Legendary investor Warren Buffett, who disdains private-equity firms and once famously compared them to porn shop operators, finds himself in the awkward position of being at the mercy of one: buyout baron Henry Kravis.
Energy Future Holdings -- which is backed by Kravis' firm, KKR & Co. -- is pushing Buffett, who holds $2 billion of EFH bonds, and other debtholders to take a sizable loss on their investment in the Dallas energy giant.
Formerly known as TXU, Energy Future has been trying to restructure its massive $40 billion debt load stemming from its leveraged buyout by KKR, TPG Capital and Goldman Sachs in 2007, the largest LBO ever.
WARREN BUFFETT Staring at a huge loss.
The company is struggling now that gas prices have fallen sharply from the time of the buyout.
EFH wants Buffett and other unsecured bondholders to swap about $6 billion of debt in a subsidiary, known as TCEH, at a discount -- or roughly 70 percent of face value -- for debt that matures later. Last week, EFH persuaded some holders to swap $478 million of debt for $336 million of new debt.
It is still attempting to get Buffett and other holders to exchange much of the remaining $6 billion of bonds for new bonds worth $4 billion, according to a source.

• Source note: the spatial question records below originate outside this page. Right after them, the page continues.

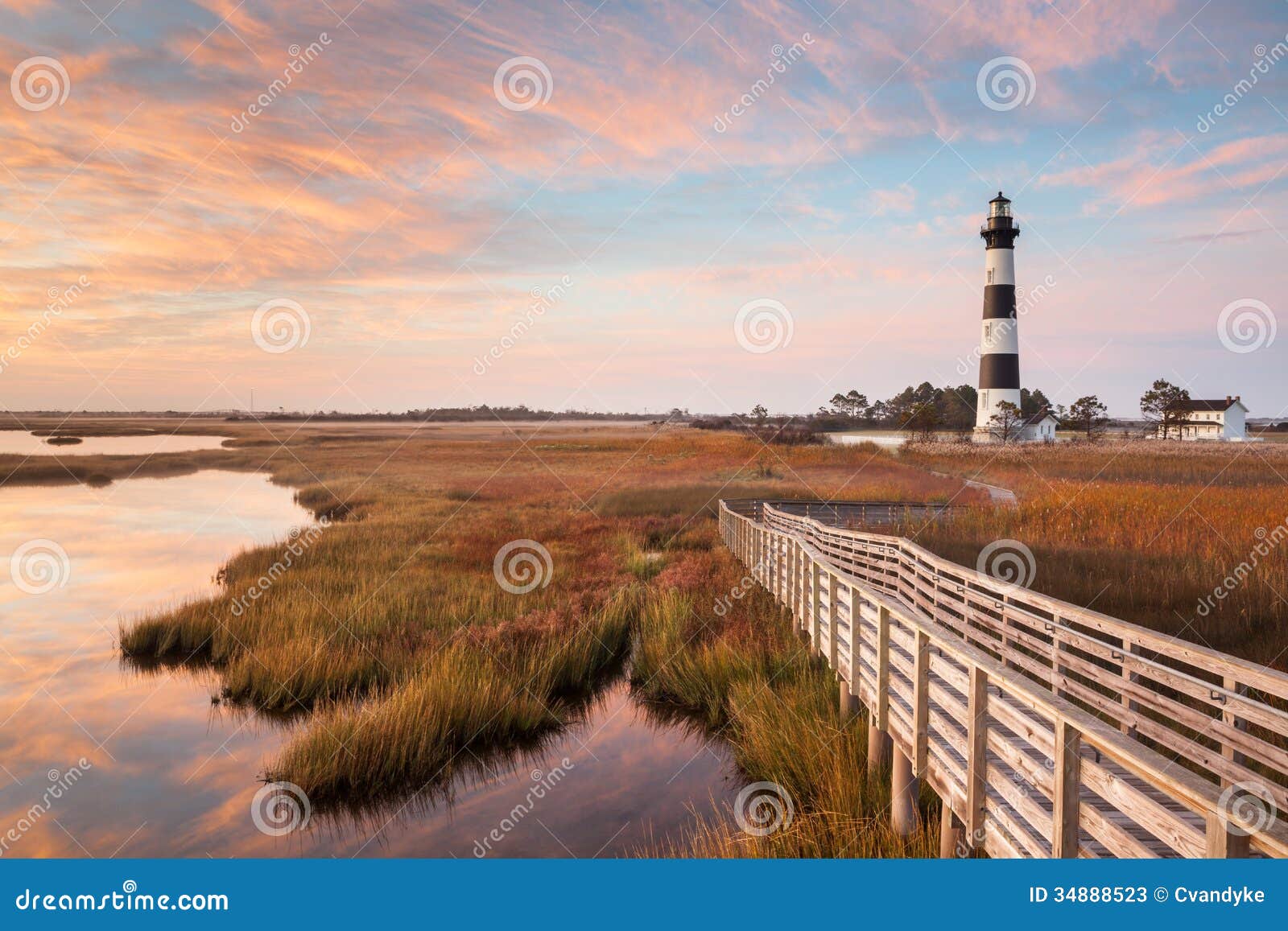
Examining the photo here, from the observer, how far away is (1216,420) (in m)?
68.6

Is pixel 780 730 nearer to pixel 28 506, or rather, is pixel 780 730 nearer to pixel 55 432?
pixel 28 506

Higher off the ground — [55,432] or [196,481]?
[55,432]

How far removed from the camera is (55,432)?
99.7 m

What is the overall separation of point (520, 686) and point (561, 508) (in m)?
19.3

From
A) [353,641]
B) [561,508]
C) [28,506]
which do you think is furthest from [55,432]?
[353,641]

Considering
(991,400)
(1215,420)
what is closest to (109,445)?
(991,400)

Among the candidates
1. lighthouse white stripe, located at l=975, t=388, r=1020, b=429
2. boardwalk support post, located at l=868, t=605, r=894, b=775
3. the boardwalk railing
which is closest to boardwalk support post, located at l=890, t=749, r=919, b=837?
the boardwalk railing

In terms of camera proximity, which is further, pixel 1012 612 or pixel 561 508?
pixel 561 508

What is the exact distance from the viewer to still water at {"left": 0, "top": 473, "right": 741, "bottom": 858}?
26.4 ft

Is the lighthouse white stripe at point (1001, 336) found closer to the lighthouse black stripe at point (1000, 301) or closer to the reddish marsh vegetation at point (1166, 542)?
the lighthouse black stripe at point (1000, 301)

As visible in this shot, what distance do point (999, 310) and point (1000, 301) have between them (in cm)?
56

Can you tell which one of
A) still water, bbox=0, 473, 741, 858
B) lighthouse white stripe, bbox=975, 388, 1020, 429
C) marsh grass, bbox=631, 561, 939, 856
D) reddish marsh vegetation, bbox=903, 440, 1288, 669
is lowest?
still water, bbox=0, 473, 741, 858

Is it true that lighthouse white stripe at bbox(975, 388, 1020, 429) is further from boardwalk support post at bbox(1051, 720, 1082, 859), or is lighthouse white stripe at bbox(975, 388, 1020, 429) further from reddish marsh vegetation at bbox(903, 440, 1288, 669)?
boardwalk support post at bbox(1051, 720, 1082, 859)

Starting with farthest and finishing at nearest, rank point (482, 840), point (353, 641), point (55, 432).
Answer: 1. point (55, 432)
2. point (353, 641)
3. point (482, 840)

So why would Buffett agree to this? If the TCEH subsidiary goes bankrupt, as analysts predict it will 2014, unsecured bondholders run the risk of not recouping their investment as holders of the new debt would get paid before them.
"You are in a prisoner's dilemma," said one bond trader.
In the past two weeks, TCEH's unsecured bonds that collect interest fell by 7 percent to 62 cents from 66.5 cents, while those that pay interest are trading at around 58 cents, down from 55 cents.
In 2007, Buffett's Berkshire Hathaway bought $2.1 billion of EFH bonds from Goldman at prices between 93 cents and 95 cents on the dollar.
Buffett and Kravis have clashed before. In 1996, Buffett was a Gillette board member when the company was negotiating to buy KKR-controlled Duracell.
The Oracle of Omaha objected to the acquisition because Gillette would be forced to pay KKR roughly $20 million in advisory fees to buy Duracell. Gillette agreed to buy Duracell over Buffett's objections.